You have 46 background processes going on. You should be able to slim that down into the 30's. Thing is, it really won't help very much with a single core CPU.


----------



## ne6togadno (Nov 21, 2013)

windows classic skin + set visual effects for best performance
and stop trying to multitask


----------



## jboydgolfer (Nov 21, 2013)

I'm gonna guess that if He/She gave it to to "fix", that they have Little or no experience with PC's, atleast in the maintenance area. My suggestion would be that if You CAN'T get it to handle such simple task's as desktop functions , and there is NO other program running in the background hogging CPU, or RAM, and bringing down performance, Legitimate, or malware/Virus, etc. Then it LOOK'S like it might be time to make the jump into a NEWER system.Unfortunately, I cannot see the PC in question's Spec's , but really, it would cost a MINIMAL amount of Cash to invest in a new, more powerful CPU, or even used More powerful CPU. Even with a motherboard upgrade the costs would be Minimal. If it's an older LGA, or AMD socket type that your friend has reached the "end of the road" so to speak with, as far as a More powerful option(No room for upgrade without moving to a newer socket type), Then maybe you could take this opportunity to make a few WELL deserved upgrades, Otherwise something tell's Me You'll be "working" on their PC again sooner than later. thats My opinion. If buying a few new part's is OUT of the question, then Maybe a Less intensive O.S. , like linux, or something like it?


----------



## RoutedScripter (Nov 21, 2013)

Fourstaff said:


> Install linux




long story, not an option




jboydgolfer said:


> I'm gonna guess that if He/She gave it to to "fix", that they have Little or no experience with PC's, atleast in the maintenance area. My suggestion would be that if You CAN'T get it to handle such simple task's as desktop functions , and there is NO other program running in the background hogging CPU, or RAM, and bringing down performance, Legitimate, or malware/Virus, etc. Then it LOOK'S like it might be time to make the jump into a NEWER system.Unfortunately, I cannot see the PC in question's Spec's , but really, it would cost a MINIMAL amount of Cash to invest in a new, more powerful CPU, or even used More powerful CPU. Even with a motherboard upgrade the costs would be Minimal. If it's an older LGA, or AMD socket type that your friend has reached the "end of the road" so to speak with, as far as a More powerful option(No room for upgrade without moving to a newer socket type), Then maybe you could take this opportunity to make a few WELL deserved upgrades, Otherwise something tell's Me You'll be "working" on their PC again sooner than later. thats My opinion. If buying a few new part's is OUT of the question, then Maybe a Less intensive O.S. , like linux, or something like it?




1. not the main pc
2. casual use only
3. didn't ask for a new PC
4. barely made it to work, i was just looking for some extra speedups.
5. it was working slower when I got it (4 years old install of winXP)
6. profession of fixing things is trying to fix not replace, that's what I do best, I already managed to get it work
7. money is not an issue but we don't have kind of "wasteful" lifestyle around here 






ne6togadno said:


> windows classic skin + set visual effects for best performance
> and stop trying to multitask



I was trying to tell that that's only part of the problem, the CPU is hogging even when opening browser windows, installing programs, etc

The user is probably not as demanding as I am at all, but you know, i still try to do my best as I always put things in expecting the worst, not trying to make it appear good when it's not, like other people try to explain their way to make it seem better.

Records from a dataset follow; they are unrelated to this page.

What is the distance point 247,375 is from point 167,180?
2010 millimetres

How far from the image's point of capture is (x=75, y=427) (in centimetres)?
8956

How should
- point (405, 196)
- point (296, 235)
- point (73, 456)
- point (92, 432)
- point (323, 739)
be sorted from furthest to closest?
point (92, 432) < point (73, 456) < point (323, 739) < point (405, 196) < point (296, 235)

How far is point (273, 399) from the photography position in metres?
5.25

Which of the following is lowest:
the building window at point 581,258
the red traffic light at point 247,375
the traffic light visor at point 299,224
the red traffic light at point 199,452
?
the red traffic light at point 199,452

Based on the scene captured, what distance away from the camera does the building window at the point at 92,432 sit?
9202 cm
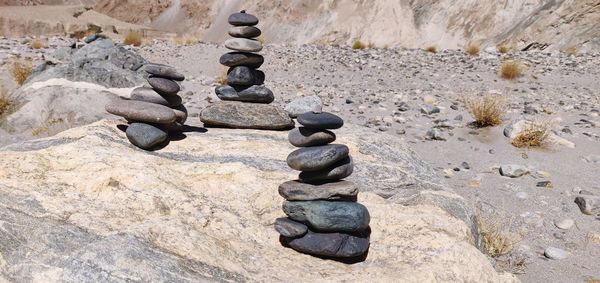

Definitely don't want to overclock because i don't want instability, it was BSOD that's why they brought the PC for a fix.


----------



## Dent1 (Nov 21, 2013)

kn00tcn said:


> overclock the cpu? are any newer/faster/multicore ones available on that socket? the older AMD singlecores certainly struggle with multiple processes/threads compared to hyperthreading (in my experience with an overcolcked athlon xp-m vs a pentium 4)


 
The issue is still the RAM too. You only have 20MB free. Should have upgraded him to 4GB.

The CPU spike is a background APP, the antivirus or something else that's hugging the CPU. Do a full format and reinstall windows.


----------



## Frick (Nov 21, 2013)

That CPU shouldn't do that. With the visual effects turned off it should be ok. I've used Windows 7 with slower systems (with 2GB RAM though) and it was surprisingly quick.

Anyway what erocker said, kill everything not absolutely necessary. You can look around for a cheap dual core as well.


----------



## Mathragh (Nov 21, 2013)

Depending on what graphics hardware is in there you might get better results by running windows 8 aswell, because its optimized for less capable systems and has more hardware acceleration. Don't know whether that is an option though.


----------



## RoutedScripter (Nov 21, 2013)

erocker said:


> You have 46 background processes going on. You should be able to slim that down into the 30's. Thing is, it really won't help very much with a single core CPU.




Those are just normal, i usually don't have as much svchosts on my, and i don't have rundll32 and WUDFhost, but some of them seem to go on and off an are usually at fresh install, I also don't have taskeng, this is completely different hardware so that's maybe some different behavior from windows, but there's also one Unknown Device that i have no idea and since already everything works it's fine, it was also a pain in the ass finding the drivers for all this, glad I could make it work.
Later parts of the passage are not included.